In the 1950s, Georgetown IBM had created a system that could translate Russian to English with six rules and 250 vocabularies specialized in organic chemistry. Yet, its success was overstated by the media. The headline in New York Times, “Russian is turned into English by a fast electronic translator” captured the people’s attention. The US government had high expectations towards the potential power of machine translation in winning their political tensions with Russians and invested a great deal in machine translation. The leader of the experiment, Leon Dostert, was so optimistic about the project that had claimed they could accomplish interlingual conversion in three to five years.

Yet, the road to design machine translation systems that are suitable for general use was full of roadblocks. The inputs from the general public were hard to predict, and this resulted in misleading and senseless outputs. Correcting for the spurious outputs often required so much human intervention that people would rather translate manually”. This failure rang the alarm bell of the US government and they called the Automatic Language Processing Advisory Committee (ALPAC) to assess the progress of AI research. The ALAPC published a report drawing doubts on its real economic return, and eventually cut down funding to the research.
British views

IBM RAMAC 305, Credit: IBM Archives

In 1973, The British Science Research Council asked James Lighthill from Cambridge University to evaluate the progress in AI research. He thought that the research on advancement in automation and central nervous systems were useful, but the research on their connection was only worthwhile if it could facilitate either research field. In his opinions, AI contributed little to both fields and therefore was not worth proceeding with. In addressing specific problems, he stated that conventional techniques could be more successful than AI methods. He also claimed there was a “combinatorial problem” with the development of AI at the time. The computation involving more than one variables take enormous time and he thought it was impractical to have a machine that could tackle complex problems that involve multiple variables. Therefore, he concluded that existing AI techniques could work well only in small tasks, but were not scalable to tackle real problems.
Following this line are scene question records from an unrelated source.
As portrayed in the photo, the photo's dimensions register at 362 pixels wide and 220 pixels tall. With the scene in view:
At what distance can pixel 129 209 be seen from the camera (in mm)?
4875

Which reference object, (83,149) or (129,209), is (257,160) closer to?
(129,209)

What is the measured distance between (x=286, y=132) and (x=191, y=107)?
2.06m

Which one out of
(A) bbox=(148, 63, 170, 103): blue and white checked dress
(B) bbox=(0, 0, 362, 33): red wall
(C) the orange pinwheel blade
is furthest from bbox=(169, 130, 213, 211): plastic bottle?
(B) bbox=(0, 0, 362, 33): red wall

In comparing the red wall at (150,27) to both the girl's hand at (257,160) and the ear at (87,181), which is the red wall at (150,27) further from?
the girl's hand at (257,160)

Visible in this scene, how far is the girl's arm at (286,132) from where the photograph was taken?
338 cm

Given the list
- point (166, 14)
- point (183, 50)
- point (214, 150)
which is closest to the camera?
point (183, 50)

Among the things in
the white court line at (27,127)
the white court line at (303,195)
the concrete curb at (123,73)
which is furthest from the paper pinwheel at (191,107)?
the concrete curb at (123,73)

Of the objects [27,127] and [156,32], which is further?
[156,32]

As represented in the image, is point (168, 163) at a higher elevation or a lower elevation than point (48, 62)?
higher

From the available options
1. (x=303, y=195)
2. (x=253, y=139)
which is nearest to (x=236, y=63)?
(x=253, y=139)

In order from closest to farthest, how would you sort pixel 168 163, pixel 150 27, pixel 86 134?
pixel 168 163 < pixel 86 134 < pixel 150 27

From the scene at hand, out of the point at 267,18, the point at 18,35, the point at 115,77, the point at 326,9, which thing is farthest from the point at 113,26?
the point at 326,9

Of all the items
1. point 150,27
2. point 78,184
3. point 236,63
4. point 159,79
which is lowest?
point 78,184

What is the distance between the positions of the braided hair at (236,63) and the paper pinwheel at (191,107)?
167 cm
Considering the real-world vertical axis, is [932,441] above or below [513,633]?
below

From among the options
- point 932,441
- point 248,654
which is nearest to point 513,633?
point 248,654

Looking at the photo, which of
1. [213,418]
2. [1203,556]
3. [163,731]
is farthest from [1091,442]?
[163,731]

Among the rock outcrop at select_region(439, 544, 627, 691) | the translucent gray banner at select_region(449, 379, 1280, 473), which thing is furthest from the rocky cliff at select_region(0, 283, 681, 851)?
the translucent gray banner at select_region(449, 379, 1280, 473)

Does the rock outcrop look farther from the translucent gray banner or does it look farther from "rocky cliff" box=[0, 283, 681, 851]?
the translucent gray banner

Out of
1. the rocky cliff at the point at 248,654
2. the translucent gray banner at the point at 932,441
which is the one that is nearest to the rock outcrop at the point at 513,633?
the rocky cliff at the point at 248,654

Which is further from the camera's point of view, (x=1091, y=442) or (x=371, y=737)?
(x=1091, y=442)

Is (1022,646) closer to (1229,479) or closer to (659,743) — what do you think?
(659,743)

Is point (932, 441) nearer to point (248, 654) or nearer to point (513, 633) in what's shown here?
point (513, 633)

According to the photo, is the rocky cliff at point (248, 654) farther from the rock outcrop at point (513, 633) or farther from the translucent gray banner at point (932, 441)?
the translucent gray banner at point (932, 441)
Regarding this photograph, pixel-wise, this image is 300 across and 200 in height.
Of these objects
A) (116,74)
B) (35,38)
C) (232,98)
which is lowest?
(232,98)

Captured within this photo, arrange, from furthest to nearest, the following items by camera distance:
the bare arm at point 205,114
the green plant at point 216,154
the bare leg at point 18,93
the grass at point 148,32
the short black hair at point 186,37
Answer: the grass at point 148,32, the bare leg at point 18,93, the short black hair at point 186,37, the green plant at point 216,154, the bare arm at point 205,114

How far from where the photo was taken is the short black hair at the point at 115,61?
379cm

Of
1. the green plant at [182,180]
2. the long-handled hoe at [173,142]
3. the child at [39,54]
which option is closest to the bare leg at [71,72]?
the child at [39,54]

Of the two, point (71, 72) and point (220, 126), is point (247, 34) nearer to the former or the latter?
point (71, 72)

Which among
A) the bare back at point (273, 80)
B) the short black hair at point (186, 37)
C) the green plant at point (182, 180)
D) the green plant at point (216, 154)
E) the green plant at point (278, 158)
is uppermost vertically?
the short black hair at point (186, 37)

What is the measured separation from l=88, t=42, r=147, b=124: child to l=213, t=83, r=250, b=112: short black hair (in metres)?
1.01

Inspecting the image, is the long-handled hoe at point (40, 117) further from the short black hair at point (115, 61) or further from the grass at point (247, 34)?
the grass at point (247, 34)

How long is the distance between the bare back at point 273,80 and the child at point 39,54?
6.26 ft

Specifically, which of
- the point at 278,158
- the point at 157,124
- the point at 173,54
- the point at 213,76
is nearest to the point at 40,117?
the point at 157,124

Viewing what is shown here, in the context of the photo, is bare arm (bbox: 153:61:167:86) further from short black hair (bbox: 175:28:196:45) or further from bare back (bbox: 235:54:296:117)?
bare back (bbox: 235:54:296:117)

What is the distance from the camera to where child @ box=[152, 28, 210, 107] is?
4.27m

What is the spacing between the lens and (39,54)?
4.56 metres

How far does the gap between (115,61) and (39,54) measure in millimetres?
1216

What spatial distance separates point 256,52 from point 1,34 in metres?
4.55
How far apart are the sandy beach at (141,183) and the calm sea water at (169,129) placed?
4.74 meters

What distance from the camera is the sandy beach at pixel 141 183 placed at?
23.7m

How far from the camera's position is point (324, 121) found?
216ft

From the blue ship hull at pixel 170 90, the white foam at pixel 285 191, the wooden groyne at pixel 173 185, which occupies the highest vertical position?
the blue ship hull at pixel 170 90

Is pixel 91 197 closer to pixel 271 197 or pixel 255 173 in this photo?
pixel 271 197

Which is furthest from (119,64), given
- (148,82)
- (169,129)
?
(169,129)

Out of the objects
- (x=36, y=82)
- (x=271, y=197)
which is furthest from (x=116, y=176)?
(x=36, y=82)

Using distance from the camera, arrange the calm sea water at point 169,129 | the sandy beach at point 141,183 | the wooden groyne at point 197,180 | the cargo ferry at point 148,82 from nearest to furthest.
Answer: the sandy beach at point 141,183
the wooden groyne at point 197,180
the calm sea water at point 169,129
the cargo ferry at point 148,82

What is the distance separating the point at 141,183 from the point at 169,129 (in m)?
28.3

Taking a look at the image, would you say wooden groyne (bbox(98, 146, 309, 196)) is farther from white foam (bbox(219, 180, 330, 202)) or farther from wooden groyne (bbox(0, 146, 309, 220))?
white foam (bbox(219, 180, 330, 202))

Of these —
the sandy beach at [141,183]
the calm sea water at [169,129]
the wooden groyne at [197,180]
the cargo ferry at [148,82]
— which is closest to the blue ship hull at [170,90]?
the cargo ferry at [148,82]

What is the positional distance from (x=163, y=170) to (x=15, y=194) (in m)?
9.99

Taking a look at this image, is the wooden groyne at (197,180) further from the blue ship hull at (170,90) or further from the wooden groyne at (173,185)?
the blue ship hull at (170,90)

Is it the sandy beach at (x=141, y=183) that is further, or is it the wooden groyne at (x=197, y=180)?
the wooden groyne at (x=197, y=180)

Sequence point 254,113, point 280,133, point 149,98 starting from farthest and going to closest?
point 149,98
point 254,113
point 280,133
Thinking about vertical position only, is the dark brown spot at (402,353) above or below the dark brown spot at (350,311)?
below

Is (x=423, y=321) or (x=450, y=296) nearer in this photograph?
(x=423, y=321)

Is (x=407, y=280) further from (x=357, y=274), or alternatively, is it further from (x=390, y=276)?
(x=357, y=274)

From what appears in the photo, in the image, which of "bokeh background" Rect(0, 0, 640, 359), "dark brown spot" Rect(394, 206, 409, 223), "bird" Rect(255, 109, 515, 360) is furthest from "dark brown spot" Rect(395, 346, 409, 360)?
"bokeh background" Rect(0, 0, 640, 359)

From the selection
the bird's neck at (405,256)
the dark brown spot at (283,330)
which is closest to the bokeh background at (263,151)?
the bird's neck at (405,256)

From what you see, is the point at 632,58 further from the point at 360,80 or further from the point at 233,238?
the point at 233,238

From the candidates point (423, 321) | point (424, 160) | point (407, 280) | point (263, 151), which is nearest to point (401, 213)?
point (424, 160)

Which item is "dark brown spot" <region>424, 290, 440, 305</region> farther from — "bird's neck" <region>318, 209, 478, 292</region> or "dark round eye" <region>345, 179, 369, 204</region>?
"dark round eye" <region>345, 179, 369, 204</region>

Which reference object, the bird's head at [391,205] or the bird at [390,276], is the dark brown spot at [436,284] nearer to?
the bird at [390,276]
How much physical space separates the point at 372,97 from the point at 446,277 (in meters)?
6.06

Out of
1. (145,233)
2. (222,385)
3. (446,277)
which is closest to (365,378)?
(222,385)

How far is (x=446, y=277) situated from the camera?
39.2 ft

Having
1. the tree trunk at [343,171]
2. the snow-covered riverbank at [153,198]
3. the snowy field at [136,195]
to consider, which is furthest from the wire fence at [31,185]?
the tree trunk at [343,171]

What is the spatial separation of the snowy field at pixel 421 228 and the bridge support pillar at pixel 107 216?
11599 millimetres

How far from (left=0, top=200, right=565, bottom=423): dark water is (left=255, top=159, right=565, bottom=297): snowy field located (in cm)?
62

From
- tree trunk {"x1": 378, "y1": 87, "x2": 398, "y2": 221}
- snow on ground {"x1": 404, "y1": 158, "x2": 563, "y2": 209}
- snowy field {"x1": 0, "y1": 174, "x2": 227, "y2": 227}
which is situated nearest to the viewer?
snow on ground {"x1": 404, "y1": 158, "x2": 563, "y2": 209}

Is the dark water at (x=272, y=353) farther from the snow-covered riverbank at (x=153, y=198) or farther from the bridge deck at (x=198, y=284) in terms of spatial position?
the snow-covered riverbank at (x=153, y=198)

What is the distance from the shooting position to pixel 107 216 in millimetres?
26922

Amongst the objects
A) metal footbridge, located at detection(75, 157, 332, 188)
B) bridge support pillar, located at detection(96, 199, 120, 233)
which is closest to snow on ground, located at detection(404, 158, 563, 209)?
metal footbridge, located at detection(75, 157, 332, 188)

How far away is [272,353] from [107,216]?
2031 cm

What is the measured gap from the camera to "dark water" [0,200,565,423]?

Everyone wanted to see the impact of AI research, or at least as a foreseeable prospect. Yet, under-delivering the extravagant promises brought great disappointment to the government, companies and even scientific community. The frustration in realizing the big dream caused retrenchment and brought AI into a dark cold winter.

Bringing AI back to life

Instead of aiming for AI research, scientists shifted their focus to other disciplines. Yet, AI benefited indirectly from the achievements in other subdisciplines of computational science. This was the era where computational fields such as neural network, machine learning, had brought unprecedented surprises.

In particular, a physicist, John Hopfield analyzed the storage and optimization properties of neural networks with statistical mechanical concepts from physics, which brought life to neural network development again. The artificial neural network was inspired by the human brain. It consists of interconnected nits for computation, like the neurons in the human brain that are responsible for signal transmission. The strength of the transmitted signal was calibrated by the weights associated with the connections of the processing unit. These weights were adjusted from past inputs. The network could adjust its weights in the connections of processing units, therefore teaching itself.

Computational scientists in the field of machine learning have also brought immense excitement to the public. Machines are now able to identify visual images and videos that were once considered one of the greatest obstacles in AI. The many advancements in different subdisciplines have indirectly brought AI back to life.